The admonition, “Do not give dogs what is sacred; do not throw your pearls to pigs. If you do, they may trample them under their feet, and turn and tear you to pieces” as found in Matthew 7:6 in the Holy Scriptures, is instructive when it comes relationships. It is teaching us to assess the character of those to whom we wish to give the best of ourselves; it is saying don’t do it unwisely, for if you do, the unworthy person may eventually harm or even kill you.
Essentially the Bible is telling us to exercise sound judgment and dispense trust wisely when it comes to ‘getting involved.’

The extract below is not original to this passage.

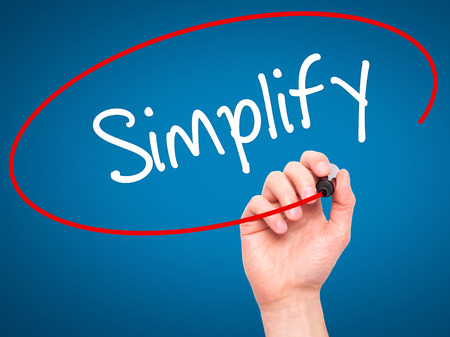 simplify: Man Hand writing Simplify with black marker on visual screen. Isolated on blue. Business, technology, internet concept. Stock Photo
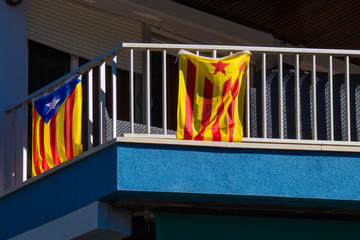 The national flag of Spain  hang on the balcony in a street of town .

Indeed, in a discussion with respected Christian counselor, Dr. Barry Davidson recently, he reiterated the point that trust is earned and certainly it is a point that we must contemplate very seriously in light of the recent incidents of women losing their lives at the hands of their draconian husband, boyfriend or significant other.
Trust is not something you simple squander on persons who are untrustworthy. It is something sacredly and carefully given to someone who has earned your confidence.
Sadly I find that many Jamaica women don’t discriminate enough when it comes to extending trust to a significant other. The veracity of their decision to trust a man of unsound character is alarming. For some, maybe their ‘strong’ Christian faith has something to do with it. They know the man is bad news; that he has a track record of unlawful behavior and poor judgment, but instead of accepting the gift of seeing him for who he truly is, she decides that she and God are going to change him.
Dr. Davidson talked a little more about this issue as it pertains to the church.
He told me that “a common mistake that pastors make is that they equate trust with forgiveness.” Furthermore he said that with regards to “the person who cheated or the person who physically abused his wife (for example), for her to stupidly trust him back in her space would indeed stupid.”
I couldn’t agree more.
But then there are issues that are not necessarily about stupidity or misappropriated faith.
Maybe women tolerate an untrustworthy man because some Jamaican men are professional ‘ginals.’ So even though the evidence is right in front of you, his mouth is so sweet and is swagger so dapper that you somehow believe what he says more than what he does. Love after all is allegedly blind. If that’s the truth, these women need to get some glasses imbued with wisdom, prayerful insight and advice from other persons around them!
Some women have other reasons why they stay with an untrustworthy man – they are insecure and maybe too hungry for love. All bad reasons if you really want a wholesome long lasting relationship. Those women need to work on themselves before engaging in any relationship. It takes two whole loving persons to form a loving sustainable relationship.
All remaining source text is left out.